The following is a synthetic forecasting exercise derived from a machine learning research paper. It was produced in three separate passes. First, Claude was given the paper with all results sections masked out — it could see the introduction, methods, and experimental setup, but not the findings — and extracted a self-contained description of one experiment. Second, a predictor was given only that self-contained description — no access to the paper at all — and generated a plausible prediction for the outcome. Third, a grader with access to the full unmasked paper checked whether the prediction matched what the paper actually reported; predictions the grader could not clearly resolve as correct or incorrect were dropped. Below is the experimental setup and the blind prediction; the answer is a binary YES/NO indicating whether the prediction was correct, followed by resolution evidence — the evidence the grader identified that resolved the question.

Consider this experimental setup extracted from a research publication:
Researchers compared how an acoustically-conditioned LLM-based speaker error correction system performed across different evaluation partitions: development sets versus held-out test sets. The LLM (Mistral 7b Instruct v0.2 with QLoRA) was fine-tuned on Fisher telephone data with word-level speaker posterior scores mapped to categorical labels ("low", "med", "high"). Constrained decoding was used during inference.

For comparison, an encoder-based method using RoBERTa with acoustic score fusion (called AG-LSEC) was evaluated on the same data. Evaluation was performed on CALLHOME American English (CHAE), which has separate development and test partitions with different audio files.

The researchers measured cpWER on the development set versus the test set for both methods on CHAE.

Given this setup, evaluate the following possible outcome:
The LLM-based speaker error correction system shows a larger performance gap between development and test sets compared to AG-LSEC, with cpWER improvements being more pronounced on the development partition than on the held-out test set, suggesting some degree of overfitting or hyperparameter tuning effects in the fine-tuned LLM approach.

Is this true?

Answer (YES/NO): YES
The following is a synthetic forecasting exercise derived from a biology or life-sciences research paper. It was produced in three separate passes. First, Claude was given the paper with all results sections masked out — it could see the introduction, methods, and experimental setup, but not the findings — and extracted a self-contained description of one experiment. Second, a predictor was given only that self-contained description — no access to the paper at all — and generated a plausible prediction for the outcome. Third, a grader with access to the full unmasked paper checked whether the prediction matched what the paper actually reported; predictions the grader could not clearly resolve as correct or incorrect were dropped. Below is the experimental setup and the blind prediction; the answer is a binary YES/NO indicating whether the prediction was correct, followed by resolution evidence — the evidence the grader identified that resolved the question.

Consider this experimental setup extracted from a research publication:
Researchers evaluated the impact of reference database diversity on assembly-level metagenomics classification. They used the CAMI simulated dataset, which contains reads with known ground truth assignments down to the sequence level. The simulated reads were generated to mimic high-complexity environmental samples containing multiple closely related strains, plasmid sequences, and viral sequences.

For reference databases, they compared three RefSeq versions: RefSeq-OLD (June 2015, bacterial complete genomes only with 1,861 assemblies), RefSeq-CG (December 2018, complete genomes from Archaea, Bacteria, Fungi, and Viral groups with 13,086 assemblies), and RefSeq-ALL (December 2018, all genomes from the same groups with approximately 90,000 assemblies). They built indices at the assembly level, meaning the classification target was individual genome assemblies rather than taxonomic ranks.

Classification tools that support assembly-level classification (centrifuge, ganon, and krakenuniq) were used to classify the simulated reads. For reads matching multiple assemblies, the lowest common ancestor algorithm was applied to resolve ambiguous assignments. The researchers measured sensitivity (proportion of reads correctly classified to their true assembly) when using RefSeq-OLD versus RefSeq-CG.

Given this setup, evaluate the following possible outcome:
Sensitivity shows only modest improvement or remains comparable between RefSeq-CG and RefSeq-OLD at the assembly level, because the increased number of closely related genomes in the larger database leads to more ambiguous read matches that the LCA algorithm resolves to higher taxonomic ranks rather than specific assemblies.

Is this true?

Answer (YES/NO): NO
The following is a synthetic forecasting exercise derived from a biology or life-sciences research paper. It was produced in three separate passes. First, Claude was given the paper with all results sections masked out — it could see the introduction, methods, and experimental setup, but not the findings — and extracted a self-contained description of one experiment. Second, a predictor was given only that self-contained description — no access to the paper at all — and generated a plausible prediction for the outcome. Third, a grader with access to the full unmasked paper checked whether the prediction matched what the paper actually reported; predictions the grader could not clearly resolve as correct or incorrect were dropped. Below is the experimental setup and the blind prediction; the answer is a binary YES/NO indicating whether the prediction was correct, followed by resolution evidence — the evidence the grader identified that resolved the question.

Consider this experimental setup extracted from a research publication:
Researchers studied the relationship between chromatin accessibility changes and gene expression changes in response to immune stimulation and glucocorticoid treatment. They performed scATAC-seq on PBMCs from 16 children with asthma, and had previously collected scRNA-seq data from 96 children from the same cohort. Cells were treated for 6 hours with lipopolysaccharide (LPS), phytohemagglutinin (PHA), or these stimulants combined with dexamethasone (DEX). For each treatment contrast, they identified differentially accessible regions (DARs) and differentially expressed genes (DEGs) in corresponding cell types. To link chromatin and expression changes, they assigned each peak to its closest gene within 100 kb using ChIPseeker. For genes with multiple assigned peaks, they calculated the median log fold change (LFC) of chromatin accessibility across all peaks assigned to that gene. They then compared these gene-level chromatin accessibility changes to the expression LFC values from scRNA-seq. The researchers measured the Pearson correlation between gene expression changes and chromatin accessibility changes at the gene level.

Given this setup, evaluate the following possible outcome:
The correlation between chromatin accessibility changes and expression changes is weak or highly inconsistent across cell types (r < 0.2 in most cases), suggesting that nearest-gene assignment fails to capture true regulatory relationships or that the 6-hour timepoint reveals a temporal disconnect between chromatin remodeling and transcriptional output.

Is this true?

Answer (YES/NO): NO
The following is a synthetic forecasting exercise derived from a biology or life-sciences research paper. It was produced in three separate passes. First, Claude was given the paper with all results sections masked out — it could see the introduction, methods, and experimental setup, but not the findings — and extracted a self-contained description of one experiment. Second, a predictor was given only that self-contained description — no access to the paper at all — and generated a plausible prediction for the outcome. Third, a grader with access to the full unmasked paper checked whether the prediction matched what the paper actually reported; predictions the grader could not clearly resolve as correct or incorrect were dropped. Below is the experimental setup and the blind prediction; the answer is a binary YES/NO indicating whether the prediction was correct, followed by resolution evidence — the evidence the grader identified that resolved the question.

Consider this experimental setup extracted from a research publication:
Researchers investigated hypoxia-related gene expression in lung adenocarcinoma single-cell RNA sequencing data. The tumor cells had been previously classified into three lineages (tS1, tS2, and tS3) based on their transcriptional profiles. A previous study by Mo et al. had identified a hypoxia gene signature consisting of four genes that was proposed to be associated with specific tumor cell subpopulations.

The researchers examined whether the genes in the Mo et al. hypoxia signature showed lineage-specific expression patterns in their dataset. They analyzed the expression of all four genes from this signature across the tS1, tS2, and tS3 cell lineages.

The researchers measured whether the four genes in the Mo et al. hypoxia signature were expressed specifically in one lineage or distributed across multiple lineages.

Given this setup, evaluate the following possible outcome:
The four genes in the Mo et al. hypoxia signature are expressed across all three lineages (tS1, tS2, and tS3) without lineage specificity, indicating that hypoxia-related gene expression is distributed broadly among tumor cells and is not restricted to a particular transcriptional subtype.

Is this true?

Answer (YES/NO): NO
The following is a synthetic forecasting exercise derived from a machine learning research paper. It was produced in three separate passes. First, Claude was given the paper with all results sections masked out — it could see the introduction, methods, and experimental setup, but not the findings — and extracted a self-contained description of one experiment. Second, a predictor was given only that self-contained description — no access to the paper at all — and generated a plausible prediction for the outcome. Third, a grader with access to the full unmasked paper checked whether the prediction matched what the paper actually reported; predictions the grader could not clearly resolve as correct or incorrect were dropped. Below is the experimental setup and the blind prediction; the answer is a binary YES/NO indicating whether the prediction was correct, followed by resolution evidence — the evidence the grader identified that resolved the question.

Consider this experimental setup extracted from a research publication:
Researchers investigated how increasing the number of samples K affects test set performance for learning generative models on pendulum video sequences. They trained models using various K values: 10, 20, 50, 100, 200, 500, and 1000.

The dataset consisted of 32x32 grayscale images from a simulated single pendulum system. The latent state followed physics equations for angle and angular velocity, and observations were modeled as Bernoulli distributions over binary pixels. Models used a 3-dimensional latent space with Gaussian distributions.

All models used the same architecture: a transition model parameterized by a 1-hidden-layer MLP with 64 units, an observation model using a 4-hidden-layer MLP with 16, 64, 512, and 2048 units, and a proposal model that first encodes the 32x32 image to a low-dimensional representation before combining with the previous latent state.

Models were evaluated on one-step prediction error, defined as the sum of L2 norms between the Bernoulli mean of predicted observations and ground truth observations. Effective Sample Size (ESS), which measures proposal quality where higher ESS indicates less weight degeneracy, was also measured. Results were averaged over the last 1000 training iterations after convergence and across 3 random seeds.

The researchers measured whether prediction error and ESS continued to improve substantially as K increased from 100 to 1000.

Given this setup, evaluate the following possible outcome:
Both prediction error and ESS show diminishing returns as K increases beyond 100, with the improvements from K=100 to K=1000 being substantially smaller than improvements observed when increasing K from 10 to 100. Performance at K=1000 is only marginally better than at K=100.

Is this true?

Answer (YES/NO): NO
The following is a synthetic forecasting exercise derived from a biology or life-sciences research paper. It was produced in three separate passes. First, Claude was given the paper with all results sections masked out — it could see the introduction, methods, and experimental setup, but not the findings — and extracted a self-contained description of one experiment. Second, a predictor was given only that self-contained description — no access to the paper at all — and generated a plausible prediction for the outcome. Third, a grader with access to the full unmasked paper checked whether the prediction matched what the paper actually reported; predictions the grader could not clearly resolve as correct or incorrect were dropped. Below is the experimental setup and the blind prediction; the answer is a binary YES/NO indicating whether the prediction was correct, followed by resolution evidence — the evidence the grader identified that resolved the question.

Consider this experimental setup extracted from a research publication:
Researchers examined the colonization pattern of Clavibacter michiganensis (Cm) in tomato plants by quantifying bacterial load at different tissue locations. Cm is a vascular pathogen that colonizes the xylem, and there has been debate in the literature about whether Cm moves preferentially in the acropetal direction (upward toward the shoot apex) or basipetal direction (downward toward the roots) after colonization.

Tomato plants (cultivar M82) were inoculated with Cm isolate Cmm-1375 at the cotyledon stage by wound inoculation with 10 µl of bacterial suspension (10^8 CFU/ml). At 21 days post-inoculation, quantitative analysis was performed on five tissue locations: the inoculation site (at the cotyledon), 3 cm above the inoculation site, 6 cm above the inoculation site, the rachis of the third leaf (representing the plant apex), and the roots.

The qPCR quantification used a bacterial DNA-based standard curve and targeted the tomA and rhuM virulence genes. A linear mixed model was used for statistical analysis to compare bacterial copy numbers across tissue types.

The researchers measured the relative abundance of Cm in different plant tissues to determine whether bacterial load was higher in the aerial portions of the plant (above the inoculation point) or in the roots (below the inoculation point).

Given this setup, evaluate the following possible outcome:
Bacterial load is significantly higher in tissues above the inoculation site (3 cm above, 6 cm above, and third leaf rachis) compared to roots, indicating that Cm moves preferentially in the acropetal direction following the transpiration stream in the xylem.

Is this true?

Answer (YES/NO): YES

⁂

● Problem: Wherever a line in the data above holds the word "taxonomic", copy that line.

● Exercise response:
For reference databases, they compared three RefSeq versions: RefSeq-OLD (June 2015, bacterial complete genomes only with 1,861 assemblies), RefSeq-CG (December 2018, complete genomes from Archaea, Bacteria, Fungi, and Viral groups with 13,086 assemblies), and RefSeq-ALL (December 2018, all genomes from the same groups with approximately 90,000 assemblies). They built indices at the assembly level, meaning the classification target was individual genome assemblies rather than taxonomic ranks.
Sensitivity shows only modest improvement or remains comparable between RefSeq-CG and RefSeq-OLD at the assembly level, because the increased number of closely related genomes in the larger database leads to more ambiguous read matches that the LCA algorithm resolves to higher taxonomic ranks rather than specific assemblies.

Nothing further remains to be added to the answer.